▸ Passage:
-- -- --
Unfortunately, like so many other things we do surrounding God, we have made this story really complicated. We cannot simply tell it as it is given to us.  Now we must qualify it and explain it to suit our own understanding of God.  The simple story of God’s message of rescuing humankind through the work of his son, Jesus, gets really complicated with layers of theology and prescriptions for spirituality.  I’m certain that if Jesus were to sit in many of our churches today he would be dumbfounded and caused to ask, “Are you talking about me?”  It is so hard to tell sometimes.

Flowering Tree in Portland, OR., May 2010

Flowering Tree in Portland, OR., May 2010 ©Weatherstone/Ron Almberg, Jr. (2010)

Recently, a gentleman approached me about doing the “preaching” portion of a service in a retirement center. He wanted to assure me that everything would be taken care – music, songs, prayer and even communion.  All I had to do was show up and deliver a sermon.  “After all,” he qualified, “I’m not a pastor or clergy personI don’t mind doing the song service or communion, but I can’t preach.  I’m not qualified since I’m not a reverend.”

I was speechless. Standing before me was an elderly gentleman who had a passion for serving the retirement community around us.  His manner and speech told me he was well educated and very articulate.  He was a seasoned person of the church, probably had been going for 30 or 40 years.  I thought it odd that he had no problem serving the Lord’s Supper as a non-clergy person since in many denominations that is a service only a clergy person can perform.  So, obviously his spiritual background did not come from such a heritage.  However, not able to “preach;” that is, share the gospel, tell the good news that is in Christ Jesus, teach the way of the Lord?

Since when did telling the story of God require theological credentials? I am often reminded of the apostles who were unlearned men – uneducated.  Yet, the people of their time could tell that they had been with Jesus.  They became faithful witnesses of Jesus and his ways.  Telling the story was a very simple endeavor.  It focused upon the life, ministry, death, resurrection and glorification of Jesus the Messiah.  It was supported with Old Testament examples of prophetic fulfillment.

Have we made our Gospel too complicated when the average person in our church does not feel qualified to share it with others? I am not addressing shyness or an ability for public speaking here.  I am only talking about telling the story of Jesus.  What have we done with the story of God’s message in his son when those who sit in our chairs and pews for years cannot tell others – or do not feel qualified to tell others?  What have we subtly communicated to them about telling this story when we have only professional clergy share it week after week?
-- -- --
Stored data:
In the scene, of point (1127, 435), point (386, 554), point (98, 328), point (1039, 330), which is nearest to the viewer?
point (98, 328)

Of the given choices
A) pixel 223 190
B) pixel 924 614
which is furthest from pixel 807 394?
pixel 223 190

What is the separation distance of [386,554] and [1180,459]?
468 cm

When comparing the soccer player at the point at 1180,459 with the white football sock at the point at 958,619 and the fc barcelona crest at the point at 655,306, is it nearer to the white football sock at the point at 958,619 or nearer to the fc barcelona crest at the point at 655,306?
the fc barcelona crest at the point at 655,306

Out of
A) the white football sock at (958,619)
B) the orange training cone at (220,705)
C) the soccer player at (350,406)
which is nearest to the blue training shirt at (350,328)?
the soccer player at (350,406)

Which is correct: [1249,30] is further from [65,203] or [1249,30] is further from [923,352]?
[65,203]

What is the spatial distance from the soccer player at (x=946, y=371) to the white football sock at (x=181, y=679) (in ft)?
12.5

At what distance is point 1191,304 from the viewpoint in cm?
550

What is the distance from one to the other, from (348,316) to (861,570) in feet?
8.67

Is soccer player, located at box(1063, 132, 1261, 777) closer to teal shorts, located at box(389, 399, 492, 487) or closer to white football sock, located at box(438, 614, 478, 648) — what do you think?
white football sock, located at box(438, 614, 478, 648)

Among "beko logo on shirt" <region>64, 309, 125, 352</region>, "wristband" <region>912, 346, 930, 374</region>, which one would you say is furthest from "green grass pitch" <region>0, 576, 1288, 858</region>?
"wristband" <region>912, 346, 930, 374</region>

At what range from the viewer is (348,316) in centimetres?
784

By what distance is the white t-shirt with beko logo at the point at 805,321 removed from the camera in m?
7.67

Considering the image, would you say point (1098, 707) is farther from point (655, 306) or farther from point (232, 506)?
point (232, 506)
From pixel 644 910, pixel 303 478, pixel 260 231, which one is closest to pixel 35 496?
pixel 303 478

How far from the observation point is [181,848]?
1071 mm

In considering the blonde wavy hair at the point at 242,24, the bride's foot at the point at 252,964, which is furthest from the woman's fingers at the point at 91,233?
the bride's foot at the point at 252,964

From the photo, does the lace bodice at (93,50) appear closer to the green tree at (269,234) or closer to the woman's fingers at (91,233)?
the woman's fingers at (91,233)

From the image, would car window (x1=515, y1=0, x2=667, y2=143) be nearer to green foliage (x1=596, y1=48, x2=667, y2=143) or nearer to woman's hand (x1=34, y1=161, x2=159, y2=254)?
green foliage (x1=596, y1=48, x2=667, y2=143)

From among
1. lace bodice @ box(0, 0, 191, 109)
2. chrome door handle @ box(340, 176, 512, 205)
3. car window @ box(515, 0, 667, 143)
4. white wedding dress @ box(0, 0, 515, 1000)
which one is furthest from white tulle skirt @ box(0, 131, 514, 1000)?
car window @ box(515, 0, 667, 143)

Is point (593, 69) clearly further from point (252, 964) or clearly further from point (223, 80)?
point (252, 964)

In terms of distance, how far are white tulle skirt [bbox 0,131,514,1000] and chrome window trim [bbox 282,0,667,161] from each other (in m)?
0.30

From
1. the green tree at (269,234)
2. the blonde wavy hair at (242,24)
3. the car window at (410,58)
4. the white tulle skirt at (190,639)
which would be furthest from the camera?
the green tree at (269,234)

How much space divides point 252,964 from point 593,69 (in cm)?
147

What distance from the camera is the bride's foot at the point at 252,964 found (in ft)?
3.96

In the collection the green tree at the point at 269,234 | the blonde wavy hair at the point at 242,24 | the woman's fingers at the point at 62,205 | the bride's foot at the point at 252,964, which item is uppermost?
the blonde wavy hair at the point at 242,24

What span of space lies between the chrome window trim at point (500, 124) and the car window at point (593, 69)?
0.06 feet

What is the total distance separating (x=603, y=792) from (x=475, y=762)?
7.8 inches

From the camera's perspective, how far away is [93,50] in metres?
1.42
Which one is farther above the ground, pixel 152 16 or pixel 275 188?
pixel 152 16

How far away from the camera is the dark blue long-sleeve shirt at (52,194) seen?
-- -- --
▸ To do:
1 > Retype the part of the essay on sharing the gospel starting with "Since when did" and going on through "of prophetic fulfillment.".
2 > Answer these questions from the essay on sharing the gospel:
(a) What portion of the retirement center service did the gentleman ask the writer to do?
(b) For how many years does the writer think the gentleman had probably been going to church?
(c) What was the apostles' telling of the story supported with?
3 > Please write what comes next in the essay on sharing the gospel, picking up after its final sentence.

▸ Answers to the exercises:
1 >
Since when did telling the story of God require theological credentials? I am often reminded of the apostles who were unlearned men – uneducated.  Yet, the people of their time could tell that they had been with Jesus.  They became faithful witnesses of Jesus and his ways.  Telling the story was a very simple endeavor.  It focused upon the life, ministry, death, resurrection and glorification of Jesus the Messiah.  It was supported with Old Testament examples of prophetic fulfillment.

2 >
(a) The "preaching" portion
(b) Probably 30 or 40 years
(c) Old Testament examples of prophetic fulfillment

3 >
I gently prodded the man standing before me.Why do you think it takes a pastor to preach?” I asked.  “You sound like an intelligent and articulate person.  You seem to know your Bible and it sounds to me like you have quite a number of years of experience in your spiritual journey.  Why don’t you share the gospel with them?”

The elderly gentleman blinked at me like I was speaking Old Testament Hebrew.  “Well, because I don’t have the credentials.  I would hate to say something wrong and teach something in error.”

I attempted to counter his sense of insecurity with a suggestion.  “Well, it is true that there are some parts of the Bible that are harder to understand than others.  And it is true that there are some theological issues that can boggle the sharpest minds.  However, the story of Jesus about the things he did as an example for us and the things he taught us are pretty straight forward.  What if you just concentrated on those things?  That’s what the Gospel is really all about any way, isn’t it?”

True,” he answered.  “I just feel inadequate…like someone more qualified should be preaching.”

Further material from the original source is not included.